"What happened to end it? The meetings, the cooperation?"
"Politics." The word tastes sour. "Your king's successor took a harder line on orc relations. Border patrols increased, diplomatic channels closed. Your mother's visits became too dangerous to continue."
"But the knowledge remained."
"Hidden. Guarded. Passed down through channels both our peoples would consider treasonous." I let her see the decision forming behind my words. "Which brings us to your choice, Lady Eirian. What will you do with what I've shared?"
She looks down at the heartsease leaf still cradled in her bound hands, its silver veins catching light like captured starfire.
"I don't know," she admits quietly. "This changes everything I thought I knew about my mother, about our peoples' history. About what might be possible."
"Change often feels impossible until it becomes inevitable."
The afternoon passes in careful conversation, building understanding one word at a time. I tell her about clan healing traditions, about herbs that grow only in specific mountainsoils, about techniques passed down through generations of clan mothers. She shares knowledge of lowland medicine, of surgical procedures refined through centuries of warfare, of alchemical principles that could enhance natural remedies.
Neither of us mentions the obvious truth hanging between us like a sword. This exchange makes us both traitors in our peoples' eyes, that discovery would mean death for her and exile for me.
When shadows lengthen across the grotto floor, I escort her back to the lower chambers. She walks with quiet dignity despite the chains, asking thoughtful questions about the carvings we pass, about clan history rendered in living stone.
"Tomorrow," I tell her as Marek locks the cell door. "We'll continue this discussion tomorrow."
"Will we?" Her gray eyes hold mine through the iron bars. "Or will reality intrude, remind us that I'm your prisoner and you're my captor?"
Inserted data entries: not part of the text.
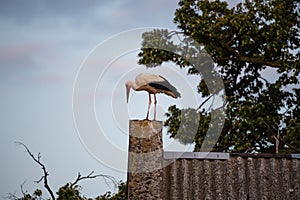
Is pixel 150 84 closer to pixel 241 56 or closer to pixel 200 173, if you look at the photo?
pixel 200 173

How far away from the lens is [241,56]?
565 inches

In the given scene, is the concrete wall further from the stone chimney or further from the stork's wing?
the stork's wing

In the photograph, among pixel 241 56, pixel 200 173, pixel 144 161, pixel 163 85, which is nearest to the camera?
pixel 144 161

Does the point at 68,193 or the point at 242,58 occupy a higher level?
the point at 242,58

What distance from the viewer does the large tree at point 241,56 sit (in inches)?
527

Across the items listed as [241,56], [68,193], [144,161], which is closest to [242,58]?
[241,56]

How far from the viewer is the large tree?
44.0 feet

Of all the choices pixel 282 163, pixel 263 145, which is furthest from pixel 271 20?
pixel 282 163

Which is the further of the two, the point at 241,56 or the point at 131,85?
the point at 241,56

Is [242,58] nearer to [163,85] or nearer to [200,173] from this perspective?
[163,85]

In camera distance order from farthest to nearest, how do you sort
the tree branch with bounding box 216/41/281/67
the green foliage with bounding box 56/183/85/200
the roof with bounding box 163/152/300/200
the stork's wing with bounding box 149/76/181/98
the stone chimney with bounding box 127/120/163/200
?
the tree branch with bounding box 216/41/281/67 < the green foliage with bounding box 56/183/85/200 < the stork's wing with bounding box 149/76/181/98 < the roof with bounding box 163/152/300/200 < the stone chimney with bounding box 127/120/163/200

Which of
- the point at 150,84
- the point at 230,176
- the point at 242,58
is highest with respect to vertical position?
the point at 242,58

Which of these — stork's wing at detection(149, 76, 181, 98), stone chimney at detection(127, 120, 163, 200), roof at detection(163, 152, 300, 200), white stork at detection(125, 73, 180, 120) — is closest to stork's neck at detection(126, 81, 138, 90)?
white stork at detection(125, 73, 180, 120)

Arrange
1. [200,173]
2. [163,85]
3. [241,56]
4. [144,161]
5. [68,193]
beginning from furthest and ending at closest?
[241,56] < [68,193] < [163,85] < [200,173] < [144,161]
"Reality has many faces, Lady Eirian. Perhaps we'll find one that serves us both."
Night falls across the stronghold with mountain swiftness, stars emerging in brilliant profusion against the black sky. I attend to the chief's duties, with reviewing reports from border scouts, settling disputes between clan families, discussing supply needs with the quartermaster. Routine business that keeps a community functioning while larger questions simmer beneath the surface.
But my thoughts keep returning to the grotto, to conversations that could reshape our peoples' future or damn us both as traitors to everything we've sworn to protect.
After the evening meal, after hearing the last petitioner and making the last decision, I walk the lower corridors despite having no specific business there. Just checking security, I tell myself. Ensuring the prisoner remains safely contained.
Liar.
The truth cuts deeper than any blade. I'm drawn here by something I haven't felt in years. Curiosity about another person's thoughts, interest in perspectives beyond clan boundaries. Lady Eirian represents possibilities I'd abandoned as impossible, paths forward that honor both tradition and progress.
Her cell door stands solid and secure, iron banded with mountain stone, designed to hold the most dangerous prisoners. But through the viewing slot, I see light flickering within. A small oil lamp, technically against regulations but permitted because she's proven cooperative.
I position myself in shadow where the corridor curves, close enough to hear if she calls for help, far enough to avoid detection. Just being cautious, ensuring our valuable prisoner remains healthy and secure.
Liar.
Her voice reaches me faintly, words I can't quite distinguish but tones that speak of prayer or meditation. Lady Eirian communes with whatever gods guide her steps, seeking wisdom or strength for trials ahead.
What would she do if someone removed these chains from her wrists? Return to her people and report everything she's learned? Use clan knowledge to develop weapons against us? Or would she honor her mother's legacy, continue building bridges between divided peoples?
Trust doesn't come easily to those who've buried brothers, who've seen enough betrayal to understand its many forms. But mistrust chains the spirit as surely as iron binds the flesh. My mother learned that lesson too late, dying wrapped in suspicions that strangled hope before it could draw breath.
The lamplight flickers and steadies, casting dancing shadows on stone walls. In that gentle radiance, I see my reflection inpolished metal as a scarred warrior wrestling with choices that could save or damn us all.
Tomorrow will bring new tests, fresh challenges to whatever understanding we've begun building. But tonight, in these quiet moments stolen from duty and tradition, possibility feels real as mountain stone beneath my feet.
The corridor grows cold as night deepens, but I remain at my post, guardian and prisoner both, waiting for dawn to reveal what fate we'll choose together.
3
EIRIAN
Sleep comes in fragments, broken by the sound of metal against stone and the murmur of voices in a language I don't recognize. When consciousness finally claims me fully, the first thing I notice isn't the ache in my shoulders or the cold seeping through my bones. It's the light.